Culture of Tradition of Uttarakhand : Rangwali Pichhora (R&D, Courtesy- B C Joshi)
Design of following blocks is the property of Tanda Textiles & Printing Works, Mahanagar, Lucknow & any unauthorized use or copying will attract legal action.
Rangwali Pichhaura is a garment worn at ceremonial occasions in Uttarakhand. From bride to great grandmother, every women in the family wear it on occasions be it namkarna or marriage, upanayan or mundon. It has a special significance and mandatory for all married women in the family or close relation. Another salient feature of Rangwali Pichhora is that it can be put on by widows also, those as per social traditions, they are not supposed to wear colourful garments.
In the center, a ‘Swastik’ is drawn and in four quadrant of swastik, Sun, Shankh (Cronch shell), A Bell with ‘Om’ and Goddess are drawn. The swastik is made by drawing some geometrical drawings or leaves and flowers and then surrounded by small dots. Then dots of larger size are printed all over. This printing is surrounded by a beautiful border. After border, lace and kinari or jhalar is stitched to make is more colourful, attractive and lively.
Theses sketches drawn in the pichhora has religious significance also. The Swastik represents al the gods and goddesses. It is drawn in some form or the other at all the religious rituals. It denotes the ‘karmyoga’. Its four arms pointing forward inspire to move ahead. The center of swastik is ‘Om’ which has great importance in meditation and spirituality.
The first quadrant of swastik houses Sun, the god with great power. Sun is worshiped for well being of sons. Second quadrant houses Goddess for prosperity and well being of all nears and dears, third quadrant has a ‘Shankha’ (Cronch shell) which is blown during worship and all the ill omen are understood to fear this sound and not dare to harm anyone around. The last quadrant has a Bell which is also used in worship.
In olden days, it was made at home. A few meters of white cloth was washed and dyed first in yellow colour and then dots were printed with the help of a coin wrapped in cloth. Common colours available in market were used for it earlier but now Rapid colours are being used. The homemade pichhora were printed with ordinary colours, which used to spread on getting moist. The process of drawing / printing by hand was very tiresome and sometime the results were also not so good.
In later years, some businessmen started printing it with Rapid colours. I visited one such printing factory in Lucknow. Tanda Textiles & Printing Works, Gole Market, Mahanagar is engaged in printing Pichhora since 1971, says Mr Mazid Hussain, owner of the shop.

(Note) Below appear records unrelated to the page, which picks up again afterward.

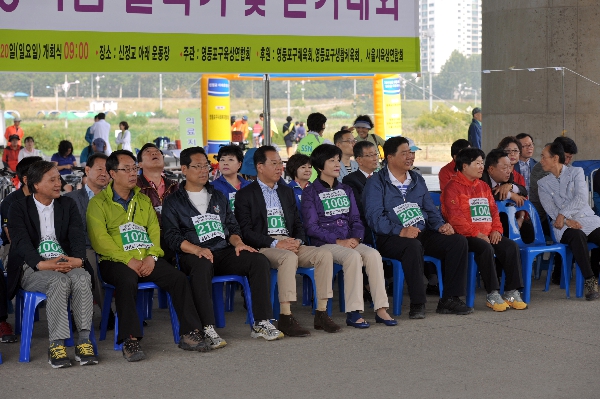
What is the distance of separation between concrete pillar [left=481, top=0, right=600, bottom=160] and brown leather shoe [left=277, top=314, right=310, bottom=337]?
5255 mm

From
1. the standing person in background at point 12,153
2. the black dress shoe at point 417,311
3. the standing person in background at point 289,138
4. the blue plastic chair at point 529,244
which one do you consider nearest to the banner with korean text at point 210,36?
the blue plastic chair at point 529,244

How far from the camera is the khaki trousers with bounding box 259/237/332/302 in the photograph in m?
5.47

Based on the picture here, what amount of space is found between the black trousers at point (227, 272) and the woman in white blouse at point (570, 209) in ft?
8.26

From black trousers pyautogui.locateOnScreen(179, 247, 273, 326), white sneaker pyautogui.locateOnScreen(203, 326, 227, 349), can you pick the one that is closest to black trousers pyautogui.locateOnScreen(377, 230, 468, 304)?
black trousers pyautogui.locateOnScreen(179, 247, 273, 326)

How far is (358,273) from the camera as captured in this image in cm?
558

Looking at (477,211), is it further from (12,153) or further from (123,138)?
(123,138)

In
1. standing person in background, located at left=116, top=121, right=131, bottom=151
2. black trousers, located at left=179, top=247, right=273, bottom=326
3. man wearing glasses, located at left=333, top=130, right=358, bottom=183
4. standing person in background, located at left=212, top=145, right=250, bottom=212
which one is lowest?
black trousers, located at left=179, top=247, right=273, bottom=326

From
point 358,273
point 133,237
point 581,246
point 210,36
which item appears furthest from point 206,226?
point 581,246

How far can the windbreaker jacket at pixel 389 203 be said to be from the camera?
607 centimetres

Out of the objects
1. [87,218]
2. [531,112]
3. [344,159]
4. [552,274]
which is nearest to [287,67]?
[344,159]

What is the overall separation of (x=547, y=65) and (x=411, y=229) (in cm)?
439

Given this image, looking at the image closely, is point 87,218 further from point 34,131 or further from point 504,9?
point 34,131

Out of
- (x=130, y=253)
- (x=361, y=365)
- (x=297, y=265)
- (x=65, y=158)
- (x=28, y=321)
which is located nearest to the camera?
(x=361, y=365)

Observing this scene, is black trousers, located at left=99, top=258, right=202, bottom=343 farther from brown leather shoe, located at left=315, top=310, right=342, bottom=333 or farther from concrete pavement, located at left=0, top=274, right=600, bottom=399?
brown leather shoe, located at left=315, top=310, right=342, bottom=333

Mr Mazid Hussain explained the whole process of making pichhora using modern techniques. They use ‘Hakoba embroidered cloth’ to make it. The cloth is washer thoroughly to remove the starch. Then it is dyed in yellow colour and washed again. After that, the printing is done using wooden blocks.
These blocks are patterns with carving of all the geometries and sketches that are drawn in pichhora. Block printing is easy, fast and gives bettier finish and neatness.
The colours used are either readymade or desired shades are prepared by mixing in correct proportion. These colours are firm and do not spread on getting moist or fade away even after repeated washing. Once the printing and drying job is over, then lace is stitched all around in the periphery and finally a shining kinari or jhalar is stitched.